Something amazing happened as I kept writing.
I wrote words I never dreamed of writing. Words about forgiveness and love and the hope of heaven. The strangest feeling came over me as wrote out a salvation prayer and invited him to know my Healer. My heart soared with peace and joy. I felt more alive and full of God’s love than ever before. The weight of unforgiveness after all those years finally lifted.
The next day I sent the letter unsigned with no return address. It was finished. I was free! Who knew I could actually pen words of love and forgiveness to one of the most evil of men?
God did. He gets all the credit.
That day I witnessed a real miracle — a miracle in my heart. The healing power of forgiveness. God in action.
This experience taught me a couple truths I hope I never forget.
- Never hold onto unforgiveness. It’s not worth it. Unforgiveness is a heavy yoke.

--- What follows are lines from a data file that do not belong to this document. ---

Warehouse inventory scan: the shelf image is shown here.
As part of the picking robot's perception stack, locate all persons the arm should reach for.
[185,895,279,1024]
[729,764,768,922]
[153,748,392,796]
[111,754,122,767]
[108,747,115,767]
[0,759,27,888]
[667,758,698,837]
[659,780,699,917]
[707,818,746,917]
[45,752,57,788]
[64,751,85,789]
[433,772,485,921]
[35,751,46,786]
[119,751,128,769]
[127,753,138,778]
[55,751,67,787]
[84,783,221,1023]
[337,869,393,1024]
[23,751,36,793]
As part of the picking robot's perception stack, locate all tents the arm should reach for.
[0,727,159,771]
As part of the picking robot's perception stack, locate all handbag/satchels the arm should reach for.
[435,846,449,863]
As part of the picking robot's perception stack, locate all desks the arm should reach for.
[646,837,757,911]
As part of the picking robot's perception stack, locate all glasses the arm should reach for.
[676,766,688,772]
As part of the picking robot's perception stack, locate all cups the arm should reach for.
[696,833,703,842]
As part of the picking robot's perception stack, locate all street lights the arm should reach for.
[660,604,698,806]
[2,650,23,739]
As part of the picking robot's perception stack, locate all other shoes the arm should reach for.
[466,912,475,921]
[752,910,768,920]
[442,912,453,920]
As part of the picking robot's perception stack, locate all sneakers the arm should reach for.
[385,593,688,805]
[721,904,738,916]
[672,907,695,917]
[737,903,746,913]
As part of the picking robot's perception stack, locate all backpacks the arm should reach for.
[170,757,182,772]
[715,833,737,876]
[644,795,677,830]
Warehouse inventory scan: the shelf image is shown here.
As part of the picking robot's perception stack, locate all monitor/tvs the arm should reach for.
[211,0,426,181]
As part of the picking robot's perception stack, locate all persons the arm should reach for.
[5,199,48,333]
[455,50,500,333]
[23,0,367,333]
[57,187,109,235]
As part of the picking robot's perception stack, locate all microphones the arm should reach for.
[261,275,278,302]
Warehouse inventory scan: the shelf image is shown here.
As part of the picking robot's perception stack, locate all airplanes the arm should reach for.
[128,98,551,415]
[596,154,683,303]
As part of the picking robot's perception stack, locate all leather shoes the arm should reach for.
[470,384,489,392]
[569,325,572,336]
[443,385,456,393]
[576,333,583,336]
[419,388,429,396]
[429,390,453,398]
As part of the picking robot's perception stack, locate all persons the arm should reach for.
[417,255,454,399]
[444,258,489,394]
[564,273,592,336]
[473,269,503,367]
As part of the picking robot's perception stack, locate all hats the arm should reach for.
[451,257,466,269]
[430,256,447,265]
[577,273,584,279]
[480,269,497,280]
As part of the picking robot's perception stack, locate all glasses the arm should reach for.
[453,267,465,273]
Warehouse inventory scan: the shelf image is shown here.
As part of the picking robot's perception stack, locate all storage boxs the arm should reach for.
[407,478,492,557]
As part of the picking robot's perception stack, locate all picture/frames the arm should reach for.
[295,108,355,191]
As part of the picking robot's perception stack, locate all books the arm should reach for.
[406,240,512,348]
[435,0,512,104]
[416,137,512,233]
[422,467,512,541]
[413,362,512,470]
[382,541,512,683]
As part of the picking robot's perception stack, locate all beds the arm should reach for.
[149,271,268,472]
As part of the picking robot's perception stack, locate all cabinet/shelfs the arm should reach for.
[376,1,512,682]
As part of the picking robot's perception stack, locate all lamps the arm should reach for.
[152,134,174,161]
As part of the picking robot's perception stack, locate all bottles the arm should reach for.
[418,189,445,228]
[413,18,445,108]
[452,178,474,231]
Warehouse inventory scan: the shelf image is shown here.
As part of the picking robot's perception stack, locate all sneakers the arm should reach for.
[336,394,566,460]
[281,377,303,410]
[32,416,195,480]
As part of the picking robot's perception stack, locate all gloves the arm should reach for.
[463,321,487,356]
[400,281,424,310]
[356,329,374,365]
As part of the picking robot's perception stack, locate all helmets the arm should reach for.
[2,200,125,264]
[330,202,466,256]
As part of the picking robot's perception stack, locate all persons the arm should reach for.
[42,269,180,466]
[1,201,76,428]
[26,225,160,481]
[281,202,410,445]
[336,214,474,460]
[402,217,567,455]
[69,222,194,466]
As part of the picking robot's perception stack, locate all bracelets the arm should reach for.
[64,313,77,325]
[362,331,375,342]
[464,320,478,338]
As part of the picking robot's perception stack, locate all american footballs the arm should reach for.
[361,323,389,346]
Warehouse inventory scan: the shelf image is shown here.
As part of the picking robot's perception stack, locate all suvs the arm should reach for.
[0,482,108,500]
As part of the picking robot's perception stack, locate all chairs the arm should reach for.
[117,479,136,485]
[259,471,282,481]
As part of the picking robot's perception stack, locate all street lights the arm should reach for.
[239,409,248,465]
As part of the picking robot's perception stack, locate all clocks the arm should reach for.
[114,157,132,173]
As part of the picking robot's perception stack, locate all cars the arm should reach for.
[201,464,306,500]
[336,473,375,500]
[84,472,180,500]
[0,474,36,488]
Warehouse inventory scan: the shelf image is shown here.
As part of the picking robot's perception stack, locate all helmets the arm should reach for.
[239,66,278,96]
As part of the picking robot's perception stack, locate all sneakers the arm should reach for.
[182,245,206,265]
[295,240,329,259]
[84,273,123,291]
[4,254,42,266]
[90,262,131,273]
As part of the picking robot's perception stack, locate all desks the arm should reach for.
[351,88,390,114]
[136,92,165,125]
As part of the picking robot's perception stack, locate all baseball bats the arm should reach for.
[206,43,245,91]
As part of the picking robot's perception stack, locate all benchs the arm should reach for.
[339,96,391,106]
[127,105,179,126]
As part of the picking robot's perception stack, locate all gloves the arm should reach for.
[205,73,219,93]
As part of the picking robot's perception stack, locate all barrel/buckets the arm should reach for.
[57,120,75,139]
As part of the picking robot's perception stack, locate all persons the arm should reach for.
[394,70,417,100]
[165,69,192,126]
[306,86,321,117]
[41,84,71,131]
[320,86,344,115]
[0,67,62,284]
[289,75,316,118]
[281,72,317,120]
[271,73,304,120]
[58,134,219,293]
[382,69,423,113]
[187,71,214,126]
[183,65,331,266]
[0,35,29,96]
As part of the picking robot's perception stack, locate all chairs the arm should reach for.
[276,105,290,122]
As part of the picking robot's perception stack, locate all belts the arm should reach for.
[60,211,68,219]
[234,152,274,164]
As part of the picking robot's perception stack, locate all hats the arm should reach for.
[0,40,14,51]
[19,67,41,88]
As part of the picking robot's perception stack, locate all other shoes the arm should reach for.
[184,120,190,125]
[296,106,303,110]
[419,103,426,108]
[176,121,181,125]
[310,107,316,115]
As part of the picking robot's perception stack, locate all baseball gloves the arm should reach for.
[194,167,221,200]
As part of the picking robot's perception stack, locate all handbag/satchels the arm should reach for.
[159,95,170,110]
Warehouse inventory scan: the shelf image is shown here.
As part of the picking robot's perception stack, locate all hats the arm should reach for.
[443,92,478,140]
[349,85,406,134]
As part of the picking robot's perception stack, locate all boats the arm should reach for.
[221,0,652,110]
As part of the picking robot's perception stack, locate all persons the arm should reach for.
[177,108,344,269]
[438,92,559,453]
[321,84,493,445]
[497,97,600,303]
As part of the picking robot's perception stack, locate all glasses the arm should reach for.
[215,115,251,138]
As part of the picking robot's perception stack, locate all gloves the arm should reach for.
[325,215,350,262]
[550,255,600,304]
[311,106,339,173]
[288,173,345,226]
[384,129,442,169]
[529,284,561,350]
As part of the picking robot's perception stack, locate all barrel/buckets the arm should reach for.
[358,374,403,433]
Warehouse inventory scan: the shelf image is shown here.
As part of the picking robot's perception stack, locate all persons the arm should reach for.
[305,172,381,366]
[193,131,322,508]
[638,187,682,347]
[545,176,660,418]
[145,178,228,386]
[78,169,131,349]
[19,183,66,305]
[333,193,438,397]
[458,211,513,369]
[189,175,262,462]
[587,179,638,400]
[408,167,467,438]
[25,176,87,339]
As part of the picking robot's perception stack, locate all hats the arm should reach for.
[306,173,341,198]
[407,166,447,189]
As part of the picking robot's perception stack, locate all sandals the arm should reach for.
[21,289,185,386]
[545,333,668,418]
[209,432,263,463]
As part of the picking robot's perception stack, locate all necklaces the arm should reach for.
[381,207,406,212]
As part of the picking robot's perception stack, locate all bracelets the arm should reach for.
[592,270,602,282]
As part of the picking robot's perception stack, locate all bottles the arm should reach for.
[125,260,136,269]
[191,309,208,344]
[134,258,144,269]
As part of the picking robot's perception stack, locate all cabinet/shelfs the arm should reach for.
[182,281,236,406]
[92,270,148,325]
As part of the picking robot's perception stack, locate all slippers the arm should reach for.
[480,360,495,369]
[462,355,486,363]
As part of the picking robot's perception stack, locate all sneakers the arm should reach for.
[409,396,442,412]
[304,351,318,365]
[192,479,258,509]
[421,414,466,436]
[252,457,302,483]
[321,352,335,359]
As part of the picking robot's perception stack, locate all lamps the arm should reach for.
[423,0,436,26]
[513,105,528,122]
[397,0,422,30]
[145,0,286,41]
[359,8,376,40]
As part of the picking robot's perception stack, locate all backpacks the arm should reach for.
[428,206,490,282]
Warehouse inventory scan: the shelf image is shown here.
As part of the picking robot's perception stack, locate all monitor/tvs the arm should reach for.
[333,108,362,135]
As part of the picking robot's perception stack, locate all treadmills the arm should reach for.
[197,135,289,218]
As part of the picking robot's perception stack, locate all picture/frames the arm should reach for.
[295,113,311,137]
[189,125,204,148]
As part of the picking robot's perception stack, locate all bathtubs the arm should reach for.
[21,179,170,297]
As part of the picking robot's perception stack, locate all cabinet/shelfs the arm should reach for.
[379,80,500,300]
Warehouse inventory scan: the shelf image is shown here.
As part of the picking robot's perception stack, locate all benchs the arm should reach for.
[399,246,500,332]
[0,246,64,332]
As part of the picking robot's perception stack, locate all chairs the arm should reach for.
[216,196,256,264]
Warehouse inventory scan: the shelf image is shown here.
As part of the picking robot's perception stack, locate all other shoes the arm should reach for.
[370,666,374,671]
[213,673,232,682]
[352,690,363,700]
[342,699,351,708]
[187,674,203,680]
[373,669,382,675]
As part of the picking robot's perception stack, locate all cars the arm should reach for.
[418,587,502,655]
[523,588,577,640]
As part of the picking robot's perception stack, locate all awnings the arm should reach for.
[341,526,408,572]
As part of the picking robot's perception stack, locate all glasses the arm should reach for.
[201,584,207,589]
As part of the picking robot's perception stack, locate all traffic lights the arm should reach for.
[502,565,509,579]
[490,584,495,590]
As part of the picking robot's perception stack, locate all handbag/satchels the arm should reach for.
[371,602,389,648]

- Forgiveness is hard to do — and sometimes takes decades (in my case) — but it brings freedom. Freedom to heal. Freedom to love.
No matter how bad the offense feels, I’m learning the best path is straight towards forgiveness. Lewis B. Smedes’s quote says it best: "To forgive is to set a prisoner free and discover that the prisoner was you."
For over thirty years, I was held captive by unforgiveness. Today I feel the difference. I’m lighter — not physically — but mentally and emotionally and spiritually.
Since this letter, I’ve thought over and over again about Jesus’ words as He hung dying on the cross. He said, “Father, forgive them for they know not what they do” (Luke 23:34). How could Jesus just let these offenders of the hook after all they did to Him? His words make no sense. Did Jesus know something they didn’t? Did His heart soar with peace and joy as He spoke forgiveness? Even as Christ was dying, did He feel completely alive and full of love by releasing His offenders? I bet He did.
God is love! His ways are not our ways.
I also think about how Christ treated the criminal hanging next to Him. Jesus did not say, “It’s too late, buddy. Die without hope.” Instead He said, “See you in paradise.” Not a cold shoulder, but a warm embrace.
Jesus showed us a different way of living. He lived out forgiveness in action. It’s taken me decades to really grasp the benefit of true forgiveness.
I’m thankful for the freedom I now feel with my childhood sexual abuse. I no longer hold unforgiveness in the dark corners of my heart. I no longer cringe inside when I heard that city name. Sure, that city will always have an ugly memory attached to it, but now it has been topped with God’s healing love. I choose to focus on that.
It’s true with God all things are possible (Matthew 19:26). The letter I wrote is proof of that to me.